Find the word "Domænet" in the records and copy every line where it occurs.

Material to process below:

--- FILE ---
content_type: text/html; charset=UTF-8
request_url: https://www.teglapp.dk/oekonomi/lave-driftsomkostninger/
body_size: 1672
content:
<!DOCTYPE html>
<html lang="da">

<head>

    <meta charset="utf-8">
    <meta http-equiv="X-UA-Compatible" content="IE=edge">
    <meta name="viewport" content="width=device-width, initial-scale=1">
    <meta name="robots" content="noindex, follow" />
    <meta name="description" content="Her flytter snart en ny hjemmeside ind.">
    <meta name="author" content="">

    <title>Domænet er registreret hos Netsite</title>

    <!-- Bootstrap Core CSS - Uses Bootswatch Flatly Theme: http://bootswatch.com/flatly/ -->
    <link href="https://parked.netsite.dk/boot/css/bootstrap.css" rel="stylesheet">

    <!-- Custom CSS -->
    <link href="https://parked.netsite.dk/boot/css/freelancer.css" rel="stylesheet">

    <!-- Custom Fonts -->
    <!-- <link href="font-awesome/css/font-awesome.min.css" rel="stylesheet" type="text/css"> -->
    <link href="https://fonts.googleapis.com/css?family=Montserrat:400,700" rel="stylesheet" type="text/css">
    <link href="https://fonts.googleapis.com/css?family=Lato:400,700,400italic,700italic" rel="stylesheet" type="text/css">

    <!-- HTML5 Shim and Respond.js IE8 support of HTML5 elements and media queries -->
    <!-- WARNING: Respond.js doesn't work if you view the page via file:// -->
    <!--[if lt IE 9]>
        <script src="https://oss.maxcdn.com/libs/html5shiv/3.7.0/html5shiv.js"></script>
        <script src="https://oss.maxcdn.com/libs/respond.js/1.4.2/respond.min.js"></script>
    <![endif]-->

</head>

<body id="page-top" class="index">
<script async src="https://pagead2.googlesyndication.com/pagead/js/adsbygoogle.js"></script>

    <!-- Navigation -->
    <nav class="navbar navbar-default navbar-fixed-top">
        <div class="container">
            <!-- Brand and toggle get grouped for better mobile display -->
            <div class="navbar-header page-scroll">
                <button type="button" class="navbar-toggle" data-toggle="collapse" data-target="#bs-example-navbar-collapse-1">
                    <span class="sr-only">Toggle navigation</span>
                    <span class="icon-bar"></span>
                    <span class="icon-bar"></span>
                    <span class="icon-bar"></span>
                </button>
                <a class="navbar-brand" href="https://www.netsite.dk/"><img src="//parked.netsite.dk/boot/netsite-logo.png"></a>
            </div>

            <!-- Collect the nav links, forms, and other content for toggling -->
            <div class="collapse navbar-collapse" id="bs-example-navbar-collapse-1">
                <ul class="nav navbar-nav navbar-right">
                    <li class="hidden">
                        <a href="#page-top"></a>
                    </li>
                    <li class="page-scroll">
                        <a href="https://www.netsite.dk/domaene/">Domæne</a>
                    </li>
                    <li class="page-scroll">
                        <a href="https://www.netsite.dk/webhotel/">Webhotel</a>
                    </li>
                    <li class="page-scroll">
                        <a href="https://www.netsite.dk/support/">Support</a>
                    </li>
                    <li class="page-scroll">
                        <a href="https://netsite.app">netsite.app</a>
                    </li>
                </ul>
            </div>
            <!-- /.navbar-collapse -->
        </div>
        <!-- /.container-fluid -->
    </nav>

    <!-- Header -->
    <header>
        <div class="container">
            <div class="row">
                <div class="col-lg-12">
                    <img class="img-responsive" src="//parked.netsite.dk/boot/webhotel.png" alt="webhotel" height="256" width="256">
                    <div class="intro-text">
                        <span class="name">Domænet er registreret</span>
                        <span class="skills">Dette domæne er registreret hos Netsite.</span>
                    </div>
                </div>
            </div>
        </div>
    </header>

End of Material to process.

**Reply to the exercise:**
    <title>Domænet er registreret hos Netsite</title>
                        <span class="name">Domænet er registreret</span>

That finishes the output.